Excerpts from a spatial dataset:
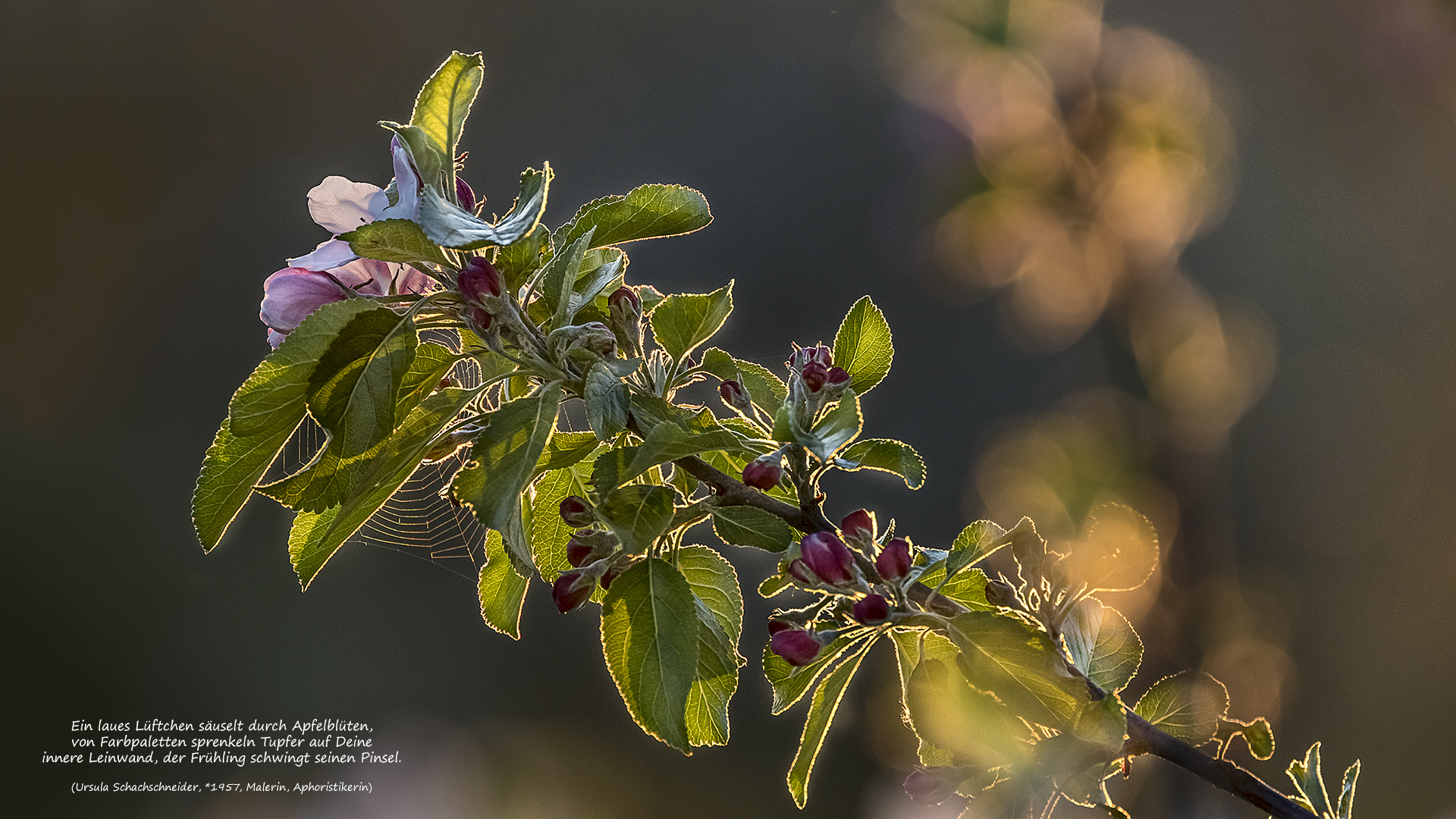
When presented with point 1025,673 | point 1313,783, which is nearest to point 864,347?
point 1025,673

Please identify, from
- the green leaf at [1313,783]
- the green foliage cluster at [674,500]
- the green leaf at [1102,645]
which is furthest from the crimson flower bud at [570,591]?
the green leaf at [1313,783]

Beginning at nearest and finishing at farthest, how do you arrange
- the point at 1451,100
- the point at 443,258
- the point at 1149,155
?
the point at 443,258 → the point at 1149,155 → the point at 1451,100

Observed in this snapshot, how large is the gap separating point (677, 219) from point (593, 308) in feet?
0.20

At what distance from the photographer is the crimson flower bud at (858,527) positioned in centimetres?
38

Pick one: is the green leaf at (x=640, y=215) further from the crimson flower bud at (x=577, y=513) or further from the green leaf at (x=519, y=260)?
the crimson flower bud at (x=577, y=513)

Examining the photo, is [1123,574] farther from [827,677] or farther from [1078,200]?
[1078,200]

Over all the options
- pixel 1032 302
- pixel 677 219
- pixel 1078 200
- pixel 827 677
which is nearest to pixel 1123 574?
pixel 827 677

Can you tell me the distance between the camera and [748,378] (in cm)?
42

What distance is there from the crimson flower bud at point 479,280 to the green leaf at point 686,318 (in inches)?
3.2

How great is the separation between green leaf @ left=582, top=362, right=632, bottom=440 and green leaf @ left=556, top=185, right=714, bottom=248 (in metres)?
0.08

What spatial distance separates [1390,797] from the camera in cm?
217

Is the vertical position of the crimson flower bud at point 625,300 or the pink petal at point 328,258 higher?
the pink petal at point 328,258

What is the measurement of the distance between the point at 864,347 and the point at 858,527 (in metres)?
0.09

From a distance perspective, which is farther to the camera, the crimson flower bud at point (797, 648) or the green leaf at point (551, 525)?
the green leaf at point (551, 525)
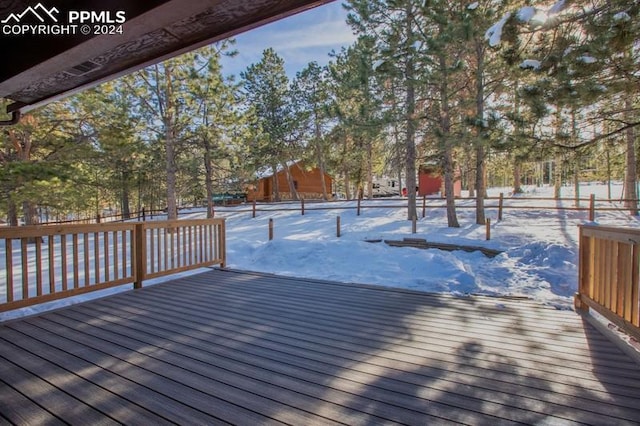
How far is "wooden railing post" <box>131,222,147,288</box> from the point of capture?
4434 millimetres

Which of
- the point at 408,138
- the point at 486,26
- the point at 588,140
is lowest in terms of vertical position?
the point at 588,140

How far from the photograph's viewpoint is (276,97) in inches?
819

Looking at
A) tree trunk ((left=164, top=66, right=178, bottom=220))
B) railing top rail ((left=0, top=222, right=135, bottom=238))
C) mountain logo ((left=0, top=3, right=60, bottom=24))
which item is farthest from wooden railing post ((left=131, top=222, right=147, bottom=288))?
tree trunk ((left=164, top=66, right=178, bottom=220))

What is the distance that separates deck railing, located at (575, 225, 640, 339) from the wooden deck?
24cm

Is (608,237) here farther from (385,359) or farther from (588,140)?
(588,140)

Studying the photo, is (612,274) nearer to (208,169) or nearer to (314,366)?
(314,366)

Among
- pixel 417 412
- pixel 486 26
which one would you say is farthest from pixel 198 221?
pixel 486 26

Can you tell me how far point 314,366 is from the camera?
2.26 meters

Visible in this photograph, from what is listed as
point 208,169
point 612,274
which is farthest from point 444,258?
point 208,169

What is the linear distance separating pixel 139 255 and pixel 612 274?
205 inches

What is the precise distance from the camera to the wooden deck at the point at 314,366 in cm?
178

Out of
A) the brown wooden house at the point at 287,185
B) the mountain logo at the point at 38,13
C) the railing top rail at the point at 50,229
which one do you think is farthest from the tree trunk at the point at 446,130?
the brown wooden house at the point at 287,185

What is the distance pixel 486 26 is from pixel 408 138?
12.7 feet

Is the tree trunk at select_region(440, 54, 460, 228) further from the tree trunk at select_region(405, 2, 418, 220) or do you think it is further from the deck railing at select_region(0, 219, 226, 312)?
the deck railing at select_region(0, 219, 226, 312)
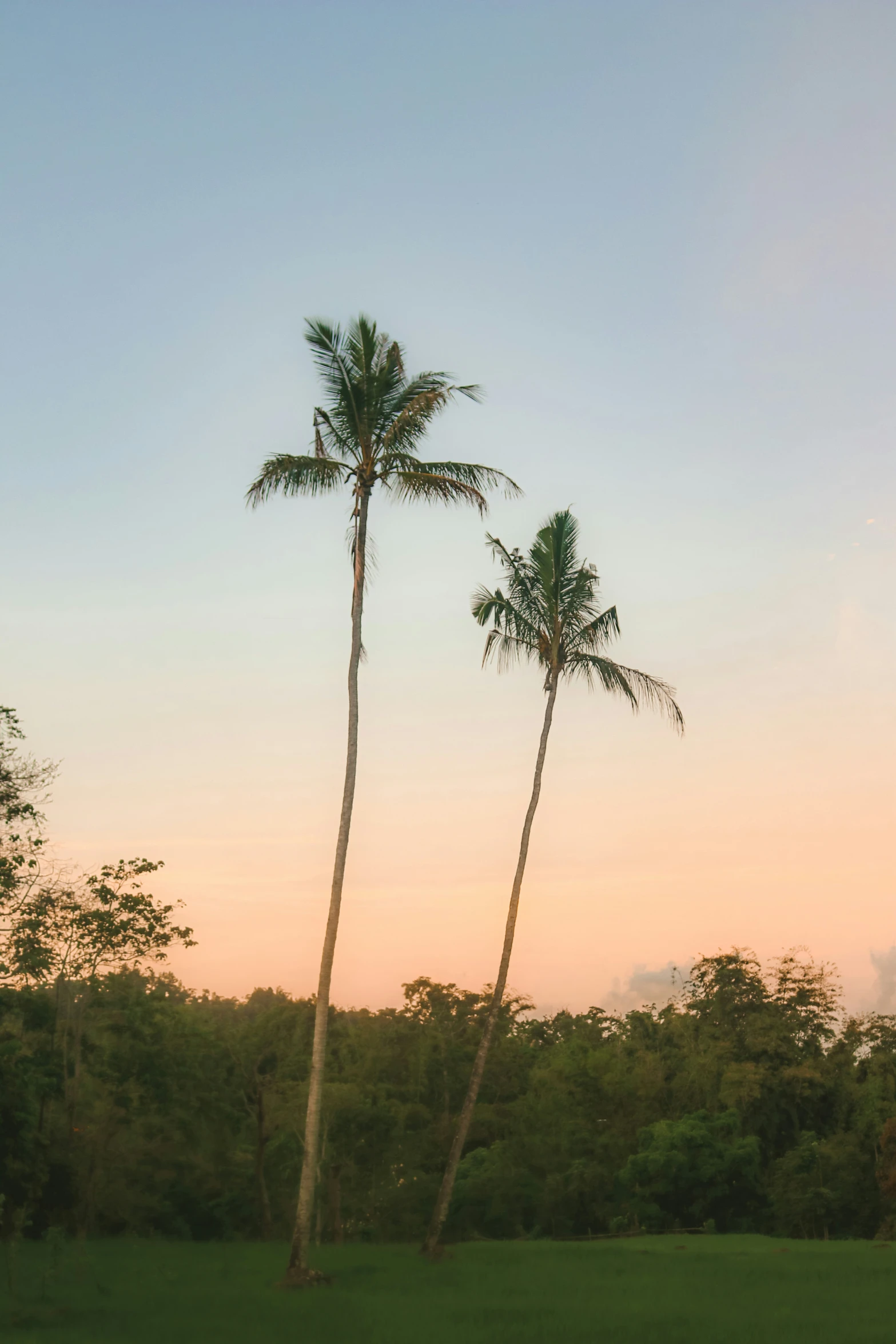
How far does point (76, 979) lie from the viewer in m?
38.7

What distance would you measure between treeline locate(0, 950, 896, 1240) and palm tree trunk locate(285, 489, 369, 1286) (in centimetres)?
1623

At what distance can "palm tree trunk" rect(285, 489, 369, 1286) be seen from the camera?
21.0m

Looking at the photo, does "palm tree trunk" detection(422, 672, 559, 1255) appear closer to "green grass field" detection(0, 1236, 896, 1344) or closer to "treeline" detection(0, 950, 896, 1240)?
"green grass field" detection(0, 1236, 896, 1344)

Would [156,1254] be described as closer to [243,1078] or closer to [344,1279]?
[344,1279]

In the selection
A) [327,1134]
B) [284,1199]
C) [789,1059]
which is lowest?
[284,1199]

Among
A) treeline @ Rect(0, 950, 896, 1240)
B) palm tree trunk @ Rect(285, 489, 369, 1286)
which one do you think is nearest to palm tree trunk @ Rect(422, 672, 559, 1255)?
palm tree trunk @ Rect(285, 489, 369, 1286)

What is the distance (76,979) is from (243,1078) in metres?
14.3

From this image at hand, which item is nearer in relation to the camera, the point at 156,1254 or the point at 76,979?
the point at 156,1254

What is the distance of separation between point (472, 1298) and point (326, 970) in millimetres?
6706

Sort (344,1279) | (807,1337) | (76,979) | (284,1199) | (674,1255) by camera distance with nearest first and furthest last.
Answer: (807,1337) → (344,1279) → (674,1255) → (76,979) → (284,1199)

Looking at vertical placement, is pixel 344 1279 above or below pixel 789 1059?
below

Given problem:
Copy every row above word for word, leaving out the pictures.

Task result:
When presented with point 1025,673 | point 1313,783, which is nearest to point 864,347?
point 1025,673

Please identify, from
- the green leaf at [1313,783]
- the green foliage cluster at [674,500]
- the green leaf at [1102,645]
which is furthest from the crimson flower bud at [570,591]?
the green leaf at [1313,783]

Beginning at nearest and finishing at farthest, how do you arrange
- the point at 1451,100
- the point at 443,258
- the point at 1149,155
?
the point at 443,258 → the point at 1149,155 → the point at 1451,100

Observed in this snapshot, how large is the gap separating point (677, 219) from point (593, 308) in feet?
0.20

At what distance from the photographer is the crimson flower bud at (858,527) positioned in centimetres?
38

Pick one: is the green leaf at (x=640, y=215) further from the crimson flower bud at (x=577, y=513) or further from the green leaf at (x=519, y=260)?
the crimson flower bud at (x=577, y=513)

Examining the photo, is [1123,574] farther from [827,677] or farther from [1078,200]?
[1078,200]

Over all the options
- pixel 1032 302
- pixel 677 219
- pixel 1078 200
- pixel 827 677
which is nearest to pixel 1123 574?
pixel 827 677

Can you tell me the distance between the camera and [748,378] (in cm)?
42

What distance is there from the crimson flower bud at point 479,280 to the green leaf at point 686,318 (in inches)?
3.2

How great is the separation between green leaf @ left=582, top=362, right=632, bottom=440 and green leaf @ left=556, top=185, right=714, bottom=248 (in metres)?
0.08

What spatial distance separates [1390,797] from the camera in cm?
217

Is the vertical position of the crimson flower bud at point 625,300 or the pink petal at point 328,258 higher?
the pink petal at point 328,258

What is the measurement of the distance between the point at 864,347 and the point at 858,527 (in metres)?
0.09

From a distance perspective, which is farther to the camera, the crimson flower bud at point (797, 648) or the green leaf at point (551, 525)?
the green leaf at point (551, 525)
How far is "wooden railing post" <box>131,222,147,288</box> from the point of capture?
4434 millimetres

Which of
- the point at 408,138
- the point at 486,26
- the point at 588,140
is lowest in terms of vertical position?
the point at 588,140

How far from the photograph's viewpoint is (276,97) in inches?
819

Looking at
A) tree trunk ((left=164, top=66, right=178, bottom=220))
B) railing top rail ((left=0, top=222, right=135, bottom=238))
C) mountain logo ((left=0, top=3, right=60, bottom=24))
which item is farthest from wooden railing post ((left=131, top=222, right=147, bottom=288))?
tree trunk ((left=164, top=66, right=178, bottom=220))

What is the distance that separates deck railing, located at (575, 225, 640, 339) from the wooden deck?
24cm

Is (608,237) here farther from (385,359) or farther from (588,140)?
(588,140)

Studying the photo, is (612,274) nearer to (208,169) or nearer to (314,366)?
(314,366)

Among
- pixel 417 412
- pixel 486 26
which one would you say is farthest from pixel 198 221?
pixel 486 26

Can you tell me how far point 314,366 is from the camera?
2.26 meters

Visible in this photograph, from what is listed as
point 208,169
point 612,274
which is farthest from point 444,258?
point 208,169

What is the linear distance separating pixel 139 255 and pixel 612 274?
205 inches

What is the precise distance from the camera to the wooden deck at the point at 314,366 in cm?
178

Out of
A) the brown wooden house at the point at 287,185
B) the mountain logo at the point at 38,13
C) the railing top rail at the point at 50,229
which one do you think is farthest from the tree trunk at the point at 446,130?
the brown wooden house at the point at 287,185

What is the distance pixel 486 26 is from pixel 408 138?
12.7 feet

Is the tree trunk at select_region(440, 54, 460, 228) further from the tree trunk at select_region(405, 2, 418, 220) or do you think it is further from the deck railing at select_region(0, 219, 226, 312)?
the deck railing at select_region(0, 219, 226, 312)
How far does point (76, 979) lie from the viewer in m?
38.7

What distance would you measure between treeline locate(0, 950, 896, 1240) and palm tree trunk locate(285, 489, 369, 1286) (in centimetres)?
1623

At what distance can "palm tree trunk" rect(285, 489, 369, 1286) be seen from the camera?
21.0m

Looking at the photo, does "palm tree trunk" detection(422, 672, 559, 1255) appear closer to "green grass field" detection(0, 1236, 896, 1344) or closer to "treeline" detection(0, 950, 896, 1240)?
"green grass field" detection(0, 1236, 896, 1344)

Would [156,1254] be described as closer to [243,1078] or closer to [344,1279]?
[344,1279]

In the selection
A) [327,1134]
B) [284,1199]
C) [789,1059]
which is lowest?
[284,1199]

Among
A) treeline @ Rect(0, 950, 896, 1240)
B) palm tree trunk @ Rect(285, 489, 369, 1286)
which one do you think is nearest to palm tree trunk @ Rect(422, 672, 559, 1255)?
palm tree trunk @ Rect(285, 489, 369, 1286)

What is the distance (76,979) is from (243,1078) in metres?
14.3

From this image at hand, which item is nearer in relation to the camera, the point at 156,1254 or the point at 76,979?
the point at 156,1254

What is the distance of separation between point (472, 1298) and point (326, 970) in millimetres?
6706

Sort (344,1279) | (807,1337) | (76,979) | (284,1199) | (674,1255) by camera distance with nearest first and furthest last.
Answer: (807,1337) → (344,1279) → (674,1255) → (76,979) → (284,1199)

Looking at vertical placement, is pixel 344 1279 above or below pixel 789 1059?
below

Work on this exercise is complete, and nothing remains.